_Written exercise_
Below are some records; reproduce every one of them exactly.

_Entries supplied_
↓
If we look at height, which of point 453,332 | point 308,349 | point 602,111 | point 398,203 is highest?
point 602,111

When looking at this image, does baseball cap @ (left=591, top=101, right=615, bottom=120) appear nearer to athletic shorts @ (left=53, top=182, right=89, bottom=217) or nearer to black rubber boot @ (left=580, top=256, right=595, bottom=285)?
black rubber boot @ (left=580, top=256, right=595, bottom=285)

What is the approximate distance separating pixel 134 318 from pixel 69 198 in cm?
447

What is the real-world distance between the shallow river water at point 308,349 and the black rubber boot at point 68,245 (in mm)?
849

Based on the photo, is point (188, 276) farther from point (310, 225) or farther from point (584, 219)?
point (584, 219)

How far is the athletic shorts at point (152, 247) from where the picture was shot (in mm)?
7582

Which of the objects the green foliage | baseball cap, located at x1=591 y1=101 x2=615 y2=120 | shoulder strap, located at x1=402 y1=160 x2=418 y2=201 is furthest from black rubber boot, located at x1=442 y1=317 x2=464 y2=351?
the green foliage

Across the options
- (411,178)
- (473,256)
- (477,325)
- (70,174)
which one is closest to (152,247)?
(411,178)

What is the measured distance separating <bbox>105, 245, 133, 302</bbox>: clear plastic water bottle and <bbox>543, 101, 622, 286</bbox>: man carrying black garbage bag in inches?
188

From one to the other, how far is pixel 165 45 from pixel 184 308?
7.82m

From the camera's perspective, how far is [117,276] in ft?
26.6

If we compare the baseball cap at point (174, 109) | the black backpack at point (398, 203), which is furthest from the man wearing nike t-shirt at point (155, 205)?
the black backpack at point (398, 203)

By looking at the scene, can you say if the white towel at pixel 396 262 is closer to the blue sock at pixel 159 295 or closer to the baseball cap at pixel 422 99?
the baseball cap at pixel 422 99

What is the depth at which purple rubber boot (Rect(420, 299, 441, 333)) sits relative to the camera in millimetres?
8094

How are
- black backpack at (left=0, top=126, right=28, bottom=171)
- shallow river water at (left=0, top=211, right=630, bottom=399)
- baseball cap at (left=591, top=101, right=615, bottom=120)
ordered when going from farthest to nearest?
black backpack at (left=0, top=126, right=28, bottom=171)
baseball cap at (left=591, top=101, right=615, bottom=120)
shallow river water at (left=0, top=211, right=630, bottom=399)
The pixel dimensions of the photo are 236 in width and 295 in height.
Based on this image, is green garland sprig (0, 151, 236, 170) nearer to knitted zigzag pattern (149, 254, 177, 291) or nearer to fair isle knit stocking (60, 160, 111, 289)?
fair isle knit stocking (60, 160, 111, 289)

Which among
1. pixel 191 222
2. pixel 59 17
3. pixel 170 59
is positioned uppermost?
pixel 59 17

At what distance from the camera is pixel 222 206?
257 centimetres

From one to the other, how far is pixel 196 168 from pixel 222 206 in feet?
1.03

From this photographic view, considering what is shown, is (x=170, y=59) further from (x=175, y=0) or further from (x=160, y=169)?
↑
_The solution_
If we look at height, which of point 453,332 | point 308,349 | point 602,111 | point 398,203 is highest?
point 602,111

When looking at this image, does baseball cap @ (left=591, top=101, right=615, bottom=120) appear nearer to athletic shorts @ (left=53, top=182, right=89, bottom=217) or nearer to black rubber boot @ (left=580, top=256, right=595, bottom=285)?
black rubber boot @ (left=580, top=256, right=595, bottom=285)

What is the approximate distance separating pixel 134 318 from pixel 69 198 in cm?
447

What is the real-world distance between the shallow river water at point 308,349 and the black rubber boot at point 68,245 (in mm)?
849

Based on the photo, is point (188, 276) farther from point (310, 225) or farther from point (584, 219)?
point (584, 219)

How far is the athletic shorts at point (152, 247) from where the picture was shot (in mm)?
7582

Which of the objects the green foliage | baseball cap, located at x1=591 y1=101 x2=615 y2=120 | shoulder strap, located at x1=402 y1=160 x2=418 y2=201 is furthest from black rubber boot, located at x1=442 y1=317 x2=464 y2=351?
the green foliage

Across the options
- (411,178)
- (473,256)
- (477,325)
- (70,174)
which one is closest to (152,247)?
(411,178)

What is the measured distance separating <bbox>105, 245, 133, 302</bbox>: clear plastic water bottle and <bbox>543, 101, 622, 286</bbox>: man carrying black garbage bag in inches?
188

From one to the other, how far is pixel 165 45 from pixel 184 308?
7.82m

From the camera's perspective, how far is [117,276] in ft?
26.6

If we compare the baseball cap at point (174, 109) | the black backpack at point (398, 203), which is furthest from the man wearing nike t-shirt at point (155, 205)?
the black backpack at point (398, 203)

By looking at the scene, can you say if the white towel at pixel 396 262 is closer to the blue sock at pixel 159 295 or closer to the baseball cap at pixel 422 99?
the baseball cap at pixel 422 99

What is the depth at which purple rubber boot (Rect(420, 299, 441, 333)) sits relative to the camera in millimetres?
8094

How are
- black backpack at (left=0, top=126, right=28, bottom=171)
- shallow river water at (left=0, top=211, right=630, bottom=399)
- baseball cap at (left=591, top=101, right=615, bottom=120)
ordered when going from farthest to nearest?
black backpack at (left=0, top=126, right=28, bottom=171)
baseball cap at (left=591, top=101, right=615, bottom=120)
shallow river water at (left=0, top=211, right=630, bottom=399)
The pixel dimensions of the photo are 236 in width and 295 in height.
Based on this image, is green garland sprig (0, 151, 236, 170) nearer to knitted zigzag pattern (149, 254, 177, 291) or nearer to fair isle knit stocking (60, 160, 111, 289)?
fair isle knit stocking (60, 160, 111, 289)

Which among
1. pixel 191 222
2. pixel 59 17
3. pixel 170 59
is positioned uppermost?
pixel 59 17

At what distance from the camera is pixel 222 206?
257 centimetres

From one to the other, how far is pixel 196 168 from pixel 222 206 in feet?
1.03

From this photographic view, considering what is shown, is (x=170, y=59) further from (x=175, y=0) or further from (x=160, y=169)?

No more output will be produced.